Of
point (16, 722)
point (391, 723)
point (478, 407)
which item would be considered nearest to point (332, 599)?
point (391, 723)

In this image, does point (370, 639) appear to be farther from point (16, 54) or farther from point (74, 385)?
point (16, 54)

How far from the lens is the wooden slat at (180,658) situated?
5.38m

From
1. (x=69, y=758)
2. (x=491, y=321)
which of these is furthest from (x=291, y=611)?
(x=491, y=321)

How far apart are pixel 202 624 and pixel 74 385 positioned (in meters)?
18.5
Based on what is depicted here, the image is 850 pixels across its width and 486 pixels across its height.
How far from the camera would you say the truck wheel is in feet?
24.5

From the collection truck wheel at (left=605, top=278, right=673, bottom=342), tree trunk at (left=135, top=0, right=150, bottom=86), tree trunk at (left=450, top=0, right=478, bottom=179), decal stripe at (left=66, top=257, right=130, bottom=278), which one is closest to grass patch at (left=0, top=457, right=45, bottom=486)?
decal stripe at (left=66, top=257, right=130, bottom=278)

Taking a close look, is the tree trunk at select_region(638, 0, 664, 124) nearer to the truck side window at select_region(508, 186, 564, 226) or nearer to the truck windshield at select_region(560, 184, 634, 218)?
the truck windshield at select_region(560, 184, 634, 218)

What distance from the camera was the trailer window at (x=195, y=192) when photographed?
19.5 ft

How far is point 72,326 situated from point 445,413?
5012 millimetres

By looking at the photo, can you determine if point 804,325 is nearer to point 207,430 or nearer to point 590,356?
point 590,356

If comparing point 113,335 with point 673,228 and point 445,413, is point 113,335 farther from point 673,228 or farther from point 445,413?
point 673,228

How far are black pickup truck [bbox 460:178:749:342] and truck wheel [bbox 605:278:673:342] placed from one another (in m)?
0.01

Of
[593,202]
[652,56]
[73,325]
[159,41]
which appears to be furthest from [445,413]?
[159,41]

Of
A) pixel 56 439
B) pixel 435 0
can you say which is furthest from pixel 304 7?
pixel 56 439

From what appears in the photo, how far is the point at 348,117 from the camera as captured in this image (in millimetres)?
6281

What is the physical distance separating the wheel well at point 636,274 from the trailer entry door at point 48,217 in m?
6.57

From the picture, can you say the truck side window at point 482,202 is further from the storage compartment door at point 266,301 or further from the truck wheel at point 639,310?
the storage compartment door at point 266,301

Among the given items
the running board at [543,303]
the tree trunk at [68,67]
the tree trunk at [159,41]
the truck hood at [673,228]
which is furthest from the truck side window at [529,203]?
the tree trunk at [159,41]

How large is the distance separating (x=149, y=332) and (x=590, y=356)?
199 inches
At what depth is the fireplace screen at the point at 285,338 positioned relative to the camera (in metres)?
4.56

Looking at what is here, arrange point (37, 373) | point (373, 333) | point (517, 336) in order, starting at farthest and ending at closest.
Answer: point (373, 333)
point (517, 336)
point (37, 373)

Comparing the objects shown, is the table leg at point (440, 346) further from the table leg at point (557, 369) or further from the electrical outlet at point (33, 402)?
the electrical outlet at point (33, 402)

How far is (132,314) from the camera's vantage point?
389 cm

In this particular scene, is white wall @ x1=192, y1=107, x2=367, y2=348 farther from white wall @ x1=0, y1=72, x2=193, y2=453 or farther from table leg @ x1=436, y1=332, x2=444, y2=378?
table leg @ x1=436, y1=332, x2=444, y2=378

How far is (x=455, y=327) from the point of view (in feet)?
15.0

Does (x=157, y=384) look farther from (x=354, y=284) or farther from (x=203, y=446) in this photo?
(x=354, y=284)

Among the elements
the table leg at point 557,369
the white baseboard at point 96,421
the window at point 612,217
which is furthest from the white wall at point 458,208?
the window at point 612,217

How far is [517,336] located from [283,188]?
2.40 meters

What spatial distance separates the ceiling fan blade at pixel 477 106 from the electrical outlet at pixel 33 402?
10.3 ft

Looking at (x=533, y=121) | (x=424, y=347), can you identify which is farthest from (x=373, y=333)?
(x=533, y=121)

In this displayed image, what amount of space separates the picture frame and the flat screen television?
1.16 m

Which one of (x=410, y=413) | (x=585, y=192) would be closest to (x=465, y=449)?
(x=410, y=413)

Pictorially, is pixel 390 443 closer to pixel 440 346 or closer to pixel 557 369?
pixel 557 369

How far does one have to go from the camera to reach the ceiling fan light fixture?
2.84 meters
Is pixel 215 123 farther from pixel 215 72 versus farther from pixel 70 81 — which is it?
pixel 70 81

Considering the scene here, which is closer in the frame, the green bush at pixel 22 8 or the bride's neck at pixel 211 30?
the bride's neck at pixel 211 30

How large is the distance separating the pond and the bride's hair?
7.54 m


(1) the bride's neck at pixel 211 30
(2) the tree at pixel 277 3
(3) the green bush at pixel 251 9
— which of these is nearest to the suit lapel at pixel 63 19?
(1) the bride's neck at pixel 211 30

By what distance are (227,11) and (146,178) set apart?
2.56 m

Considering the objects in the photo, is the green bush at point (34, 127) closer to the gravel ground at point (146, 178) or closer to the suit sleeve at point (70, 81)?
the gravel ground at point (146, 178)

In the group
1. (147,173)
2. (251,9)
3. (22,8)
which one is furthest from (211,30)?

::::::::::

EXERCISE OBJECTIVE
Nothing in the data may differ; print all of it exactly as written.

TASK ANSWER
Of
point (16, 722)
point (391, 723)
point (478, 407)
which item would be considered nearest to point (332, 599)?
point (391, 723)

In this image, does point (370, 639) appear to be farther from point (16, 54) or farther from point (74, 385)?
point (16, 54)

How far from the lens is the wooden slat at (180,658) situated?
5.38m

From
1. (x=69, y=758)
2. (x=491, y=321)
which of these is furthest from (x=291, y=611)?
(x=491, y=321)

How far apart are pixel 202 624 and pixel 74 385 positioned (in meters)?
18.5
Based on what is depicted here, the image is 850 pixels across its width and 486 pixels across its height.
How far from the camera would you say the truck wheel is in feet?
24.5

From the collection truck wheel at (left=605, top=278, right=673, bottom=342), tree trunk at (left=135, top=0, right=150, bottom=86), tree trunk at (left=450, top=0, right=478, bottom=179), decal stripe at (left=66, top=257, right=130, bottom=278), which one is closest to grass patch at (left=0, top=457, right=45, bottom=486)?
decal stripe at (left=66, top=257, right=130, bottom=278)

Taking a close look, is the tree trunk at select_region(638, 0, 664, 124) nearer to the truck side window at select_region(508, 186, 564, 226) or nearer to the truck windshield at select_region(560, 184, 634, 218)?
the truck windshield at select_region(560, 184, 634, 218)

What distance from the camera was the trailer window at (x=195, y=192) when photographed?
19.5 ft

How far is point 72,326 situated from point 445,413?
5012 millimetres

By looking at the photo, can you determine if point 804,325 is nearer to point 207,430 or nearer to point 590,356?
point 590,356

If comparing point 113,335 with point 673,228 and point 445,413, is point 113,335 farther from point 673,228 or farther from point 445,413?
point 673,228

How far are black pickup truck [bbox 460:178:749:342] and truck wheel [bbox 605:278:673:342] placed from one another (in m)?
0.01

Of
[593,202]
[652,56]
[73,325]
[159,41]
which appears to be furthest from [445,413]?
[159,41]

Of
A) pixel 56 439
B) pixel 435 0
can you say which is furthest from pixel 304 7?
pixel 56 439

From what appears in the photo, how far is the point at 348,117 from the camera as captured in this image (in millimetres)?
6281

What is the physical distance separating the wheel well at point 636,274 from the trailer entry door at point 48,217 in m?
6.57

From the picture, can you say the truck side window at point 482,202 is further from the storage compartment door at point 266,301 or further from the truck wheel at point 639,310?
the storage compartment door at point 266,301

Among the given items
the running board at [543,303]
the tree trunk at [68,67]
the tree trunk at [159,41]
the truck hood at [673,228]
which is furthest from the truck side window at [529,203]?
the tree trunk at [159,41]

How large is the distance separating (x=149, y=332) and (x=590, y=356)?
199 inches
At what depth is the fireplace screen at the point at 285,338 positioned relative to the camera (in metres)?
4.56

Looking at what is here, arrange point (37, 373) | point (373, 333) | point (517, 336) in order, starting at farthest and ending at closest.
Answer: point (373, 333)
point (517, 336)
point (37, 373)

Comparing the objects shown, is the table leg at point (440, 346) further from the table leg at point (557, 369) or further from the electrical outlet at point (33, 402)?
the electrical outlet at point (33, 402)

How far is (132,314) from the camera's vantage point?
389 cm

In this particular scene, is white wall @ x1=192, y1=107, x2=367, y2=348 farther from white wall @ x1=0, y1=72, x2=193, y2=453 or farther from table leg @ x1=436, y1=332, x2=444, y2=378?
table leg @ x1=436, y1=332, x2=444, y2=378

How far is (x=455, y=327) from the point of view (in feet)?
15.0

Does (x=157, y=384) look farther from (x=354, y=284) or farther from (x=203, y=446) in this photo?
(x=354, y=284)

Among the elements
the table leg at point 557,369
the white baseboard at point 96,421
the window at point 612,217
which is furthest from the white wall at point 458,208?
the window at point 612,217

How far is [517,336] located from [283,188]?
2.40 meters

What spatial distance separates the ceiling fan blade at pixel 477 106 from the electrical outlet at pixel 33 402?
10.3 ft

Looking at (x=533, y=121) | (x=424, y=347), can you identify which is farthest from (x=373, y=333)?
(x=533, y=121)

In this displayed image, what amount of space separates the picture frame and the flat screen television?
1.16 m

Which one of (x=410, y=413) | (x=585, y=192) would be closest to (x=465, y=449)?
(x=410, y=413)

Pictorially, is pixel 390 443 closer to pixel 440 346 or closer to pixel 557 369?
pixel 557 369

How far does one have to go from the camera to reach the ceiling fan light fixture?
2.84 meters
Is pixel 215 123 farther from pixel 215 72 versus farther from pixel 70 81 — which is it?
pixel 70 81

Considering the scene here, which is closer in the frame, the green bush at pixel 22 8 or the bride's neck at pixel 211 30?
the bride's neck at pixel 211 30

How large is the distance separating the pond and the bride's hair?
7.54 m


(1) the bride's neck at pixel 211 30
(2) the tree at pixel 277 3
(3) the green bush at pixel 251 9
— which of these is nearest to the suit lapel at pixel 63 19?
(1) the bride's neck at pixel 211 30

By what distance are (227,11) and (146,178) set apart?
2.56 m

Considering the objects in the photo, is the green bush at point (34, 127) closer to the gravel ground at point (146, 178) or closer to the suit sleeve at point (70, 81)?
the gravel ground at point (146, 178)

In the group
1. (147,173)
2. (251,9)
3. (22,8)
which one is furthest from (211,30)?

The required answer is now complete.